Source text.
□ □ □ □ □ □ □

Computed tomography angiography has become routine in the management of penetrating trauma to the extremity. Our objective was to evaluate the efficacy of physical examination findings compared with computed tomography angiography for detection of clinically significant vascular injuries associated with penetrating trauma to the extremity.Methods
This was a retrospective chart review of patients presenting to a single level 1 trauma center from January 2013–June 2016. Patients with penetrating trauma to the extremity and no hard signs of vascular injury were included. Physical examination and computed tomography angiography findings were analyzed, with particular focus given to missed injuries.Results
We identified 393 patients with penetrating trauma to the extremity without hard signs of vascular injury. Computed tomography angiography was performed in 114 patients (29%). Four patients with distal pulses documented on their initial trauma surveys were found to have vascular injuries on computed tomography angiography, although 3 of these injuries were identified on repeat physical examination. One additional patient had a delayed presentation of a pseudoaneurysm. No mortality or limb loss resulted from these injuries. Total hospital charges for computed tomography angiography amounted to over $700,000.Conclusion
Patients with penetrating trauma to the extremity and no hard signs of vascular injury do not require computed tomography angiography for identification of clinically relevant vascular injuries that require emergent operative repair. Serial physical examination appears to provide accurate detection of vascular injury requiring procedural intervention.

□ □ □ □ □ □ □

Dataset extract.
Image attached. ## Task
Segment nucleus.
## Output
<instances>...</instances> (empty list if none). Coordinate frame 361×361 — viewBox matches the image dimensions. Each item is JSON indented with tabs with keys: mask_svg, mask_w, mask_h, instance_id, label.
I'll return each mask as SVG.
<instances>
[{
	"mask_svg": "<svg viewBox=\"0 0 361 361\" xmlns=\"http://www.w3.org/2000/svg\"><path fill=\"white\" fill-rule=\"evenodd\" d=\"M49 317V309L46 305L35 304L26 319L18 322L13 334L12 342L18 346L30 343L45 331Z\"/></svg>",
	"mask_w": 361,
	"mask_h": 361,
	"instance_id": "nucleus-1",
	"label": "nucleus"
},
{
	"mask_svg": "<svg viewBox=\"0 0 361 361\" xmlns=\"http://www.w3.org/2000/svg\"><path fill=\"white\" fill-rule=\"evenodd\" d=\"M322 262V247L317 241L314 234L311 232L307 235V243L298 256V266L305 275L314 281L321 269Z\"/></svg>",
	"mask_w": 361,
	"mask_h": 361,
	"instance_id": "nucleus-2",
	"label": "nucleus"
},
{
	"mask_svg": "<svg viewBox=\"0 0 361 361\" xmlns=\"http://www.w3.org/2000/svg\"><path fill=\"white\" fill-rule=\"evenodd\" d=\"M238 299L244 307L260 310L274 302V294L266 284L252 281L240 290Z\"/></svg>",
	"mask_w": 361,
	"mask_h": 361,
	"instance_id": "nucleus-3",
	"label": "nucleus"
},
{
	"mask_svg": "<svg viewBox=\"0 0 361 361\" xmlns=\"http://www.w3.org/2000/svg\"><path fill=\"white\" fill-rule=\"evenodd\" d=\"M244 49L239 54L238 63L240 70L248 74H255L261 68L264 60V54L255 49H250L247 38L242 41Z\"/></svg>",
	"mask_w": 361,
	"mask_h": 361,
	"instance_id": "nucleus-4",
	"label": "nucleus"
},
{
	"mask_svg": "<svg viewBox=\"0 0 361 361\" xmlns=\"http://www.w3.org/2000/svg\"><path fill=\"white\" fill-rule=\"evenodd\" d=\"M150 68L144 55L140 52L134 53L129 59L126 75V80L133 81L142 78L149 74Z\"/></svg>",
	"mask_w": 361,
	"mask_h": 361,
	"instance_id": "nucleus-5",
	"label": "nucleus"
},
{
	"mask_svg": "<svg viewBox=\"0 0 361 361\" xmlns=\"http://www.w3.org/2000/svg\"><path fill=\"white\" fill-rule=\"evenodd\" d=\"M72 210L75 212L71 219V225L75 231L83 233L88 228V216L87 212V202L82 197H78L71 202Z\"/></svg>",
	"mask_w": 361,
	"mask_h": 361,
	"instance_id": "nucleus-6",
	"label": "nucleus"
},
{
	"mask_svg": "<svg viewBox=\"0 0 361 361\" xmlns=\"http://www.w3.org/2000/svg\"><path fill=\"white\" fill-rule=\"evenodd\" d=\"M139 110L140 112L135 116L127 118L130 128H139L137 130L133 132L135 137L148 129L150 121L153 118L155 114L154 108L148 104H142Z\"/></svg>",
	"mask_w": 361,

□ □ □ □ □ □ □

Questions to answer.
1. According to the abstract, in how many patients was computed tomography angiography performed?
2. Translate this sentence from the abstract into Spanish: "No mortality or limb loss resulted from these injuries."
3. Does the abstract support each statement below? Answer yes or no for each and quote the deciding words.
(a) The chart review drew on patients from one level 1 trauma center.
(b) Repeat physical examination identified all four vascular injuries that computed tomography angiography found.
(c) Total hospital charges for computed tomography angiography stayed below $500,000.

Set of answers.
1. 114 patients (29%).

2. Estas lesiones no provocaron mortalidad ni pérdida de extremidades.

3.
(a) Yes: "patients presenting to a single level 1 trauma center"
(b) No: "although 3 of these injuries were identified on repeat physical examination"
(c) No: "Total hospital charges for computed tomography angiography amounted to over $700,000."